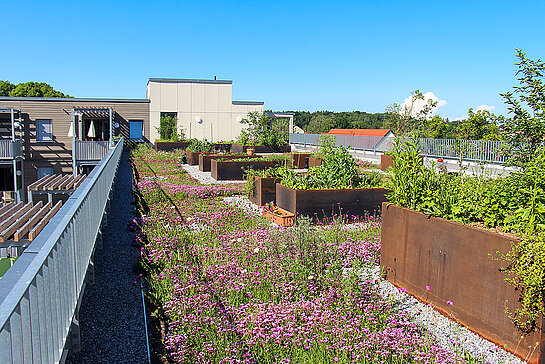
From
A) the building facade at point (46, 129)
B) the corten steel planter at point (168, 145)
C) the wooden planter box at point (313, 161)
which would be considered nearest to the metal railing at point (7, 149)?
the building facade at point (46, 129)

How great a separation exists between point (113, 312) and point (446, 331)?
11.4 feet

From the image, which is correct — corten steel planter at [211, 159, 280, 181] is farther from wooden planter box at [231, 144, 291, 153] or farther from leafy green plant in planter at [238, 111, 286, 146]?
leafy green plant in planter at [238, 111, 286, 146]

..............................

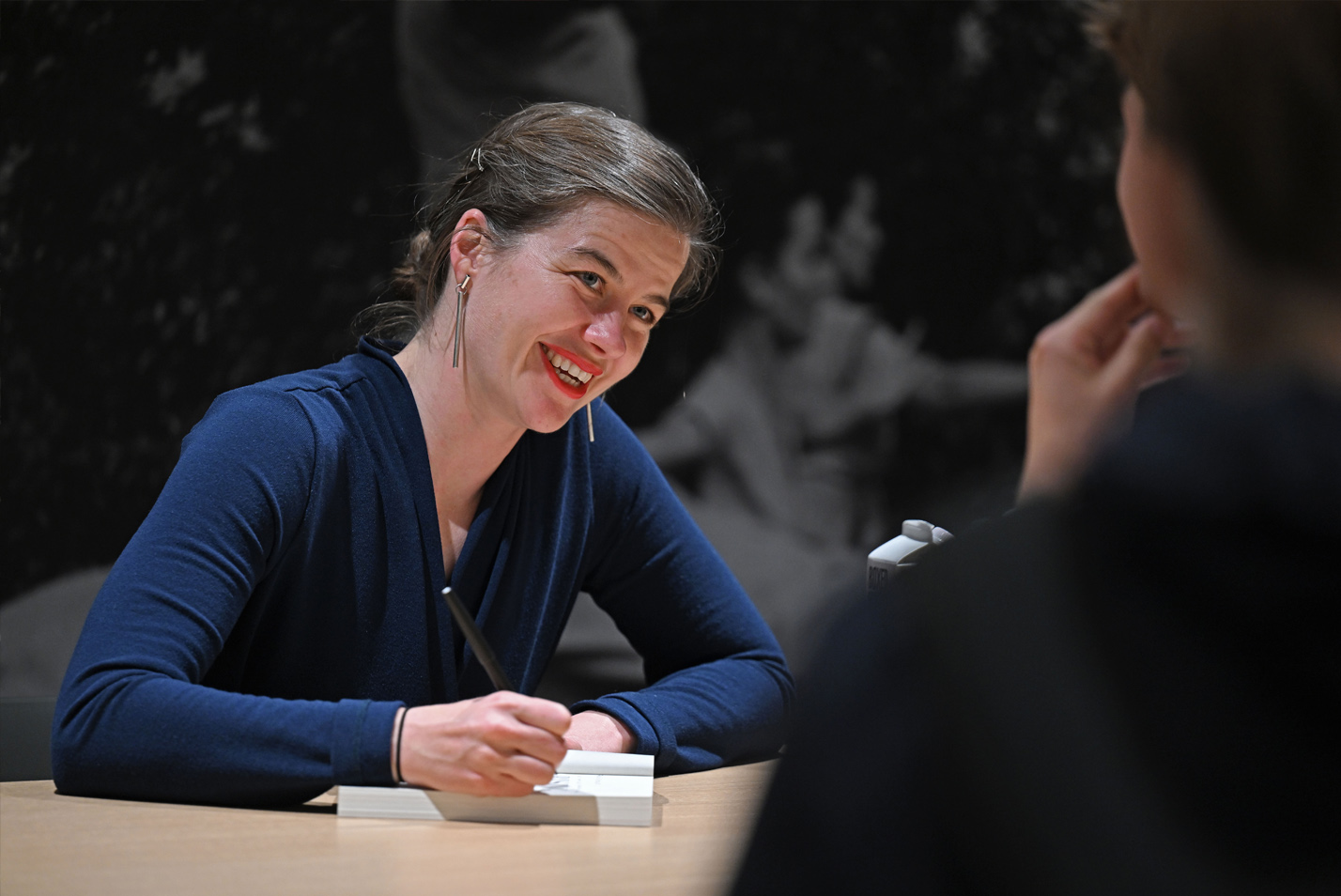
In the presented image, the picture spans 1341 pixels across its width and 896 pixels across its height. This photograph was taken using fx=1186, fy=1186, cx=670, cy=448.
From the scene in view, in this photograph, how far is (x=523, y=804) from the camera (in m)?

..............................

Take the part that opens with the line containing "In the presented" and closes with the line containing "From the scene", and write those lines again with "camera" changed to "lens". Leave everything else the same.

RESPONSE BELOW:
In the presented image, the picture spans 1341 pixels across its width and 896 pixels across its height. This photograph was taken using fx=1186, fy=1186, cx=670, cy=448.
From the scene in view, in this photograph, how far is (x=523, y=804) from the lens (in m)?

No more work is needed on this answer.